BEGIN INPUT DATA
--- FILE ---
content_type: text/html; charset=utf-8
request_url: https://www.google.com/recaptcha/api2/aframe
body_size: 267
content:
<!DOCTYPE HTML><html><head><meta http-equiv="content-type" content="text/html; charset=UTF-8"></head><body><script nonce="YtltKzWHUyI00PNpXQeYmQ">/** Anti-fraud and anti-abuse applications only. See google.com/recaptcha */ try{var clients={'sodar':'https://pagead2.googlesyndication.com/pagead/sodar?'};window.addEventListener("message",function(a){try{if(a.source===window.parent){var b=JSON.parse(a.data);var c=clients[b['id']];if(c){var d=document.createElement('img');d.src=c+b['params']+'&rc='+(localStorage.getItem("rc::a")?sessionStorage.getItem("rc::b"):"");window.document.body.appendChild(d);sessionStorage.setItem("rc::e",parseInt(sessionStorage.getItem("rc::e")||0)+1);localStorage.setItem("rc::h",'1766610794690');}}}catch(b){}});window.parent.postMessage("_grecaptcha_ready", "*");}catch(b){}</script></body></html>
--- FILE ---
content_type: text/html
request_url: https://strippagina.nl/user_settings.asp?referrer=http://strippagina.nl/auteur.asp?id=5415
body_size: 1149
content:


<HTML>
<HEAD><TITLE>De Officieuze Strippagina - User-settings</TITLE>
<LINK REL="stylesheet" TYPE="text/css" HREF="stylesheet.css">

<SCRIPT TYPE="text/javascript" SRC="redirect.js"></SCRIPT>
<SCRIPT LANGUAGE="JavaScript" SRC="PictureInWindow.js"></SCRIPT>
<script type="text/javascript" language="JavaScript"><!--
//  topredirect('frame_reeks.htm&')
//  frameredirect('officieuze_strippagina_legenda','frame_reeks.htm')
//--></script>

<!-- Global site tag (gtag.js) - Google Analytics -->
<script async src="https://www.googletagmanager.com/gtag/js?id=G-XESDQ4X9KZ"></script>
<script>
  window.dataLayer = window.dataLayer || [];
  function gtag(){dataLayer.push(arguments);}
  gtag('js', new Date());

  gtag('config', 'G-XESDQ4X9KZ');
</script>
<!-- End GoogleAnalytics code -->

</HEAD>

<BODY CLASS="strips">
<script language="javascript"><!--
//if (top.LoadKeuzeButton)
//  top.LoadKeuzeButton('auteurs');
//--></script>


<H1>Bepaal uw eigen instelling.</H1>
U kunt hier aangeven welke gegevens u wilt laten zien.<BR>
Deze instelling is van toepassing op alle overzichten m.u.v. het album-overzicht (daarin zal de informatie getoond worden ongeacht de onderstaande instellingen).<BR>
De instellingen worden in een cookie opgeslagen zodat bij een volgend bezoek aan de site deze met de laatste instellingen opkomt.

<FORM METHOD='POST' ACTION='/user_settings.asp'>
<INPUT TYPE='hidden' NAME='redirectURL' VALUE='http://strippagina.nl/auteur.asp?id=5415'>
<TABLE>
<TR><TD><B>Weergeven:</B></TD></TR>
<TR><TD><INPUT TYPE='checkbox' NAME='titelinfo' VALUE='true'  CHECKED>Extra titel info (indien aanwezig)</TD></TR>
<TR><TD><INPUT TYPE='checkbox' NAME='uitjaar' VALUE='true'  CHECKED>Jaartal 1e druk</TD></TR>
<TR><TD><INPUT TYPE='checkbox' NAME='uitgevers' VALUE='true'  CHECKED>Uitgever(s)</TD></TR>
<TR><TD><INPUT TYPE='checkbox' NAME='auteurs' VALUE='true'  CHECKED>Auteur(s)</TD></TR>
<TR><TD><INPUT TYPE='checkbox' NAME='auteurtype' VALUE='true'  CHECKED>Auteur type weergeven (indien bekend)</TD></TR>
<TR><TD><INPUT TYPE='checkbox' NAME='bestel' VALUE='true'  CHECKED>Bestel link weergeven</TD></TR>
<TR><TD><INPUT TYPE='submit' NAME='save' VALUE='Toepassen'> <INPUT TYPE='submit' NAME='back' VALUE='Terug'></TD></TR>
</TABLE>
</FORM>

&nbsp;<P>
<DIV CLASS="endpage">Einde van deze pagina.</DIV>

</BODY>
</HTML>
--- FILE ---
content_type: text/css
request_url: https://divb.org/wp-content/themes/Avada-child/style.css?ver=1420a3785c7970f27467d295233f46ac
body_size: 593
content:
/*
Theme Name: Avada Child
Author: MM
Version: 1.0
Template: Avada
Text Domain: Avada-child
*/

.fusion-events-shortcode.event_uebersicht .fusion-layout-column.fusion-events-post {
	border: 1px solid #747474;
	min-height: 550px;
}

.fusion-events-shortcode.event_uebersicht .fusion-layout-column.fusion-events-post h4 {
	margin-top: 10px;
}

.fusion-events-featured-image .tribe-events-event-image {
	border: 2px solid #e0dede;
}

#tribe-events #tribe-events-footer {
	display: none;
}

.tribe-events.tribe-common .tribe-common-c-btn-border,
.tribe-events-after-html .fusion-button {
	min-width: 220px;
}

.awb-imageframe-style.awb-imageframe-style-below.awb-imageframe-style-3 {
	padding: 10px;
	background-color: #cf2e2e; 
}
END INPUT DATA
* **INSTRUCTIONS TO FOLLOW**
Wherever "checkbox" turns up in the records, copy the whole line.

* **TASK RESULT**
<TR><TD><INPUT TYPE='checkbox' NAME='titelinfo' VALUE='true'  CHECKED>Extra titel info (indien aanwezig)</TD></TR>
<TR><TD><INPUT TYPE='checkbox' NAME='uitjaar' VALUE='true'  CHECKED>Jaartal 1e druk</TD></TR>
<TR><TD><INPUT TYPE='checkbox' NAME='uitgevers' VALUE='true'  CHECKED>Uitgever(s)</TD></TR>
<TR><TD><INPUT TYPE='checkbox' NAME='auteurs' VALUE='true'  CHECKED>Auteur(s)</TD></TR>
<TR><TD><INPUT TYPE='checkbox' NAME='auteurtype' VALUE='true'  CHECKED>Auteur type weergeven (indien bekend)</TD></TR>
<TR><TD><INPUT TYPE='checkbox' NAME='bestel' VALUE='true'  CHECKED>Bestel link weergeven</TD></TR>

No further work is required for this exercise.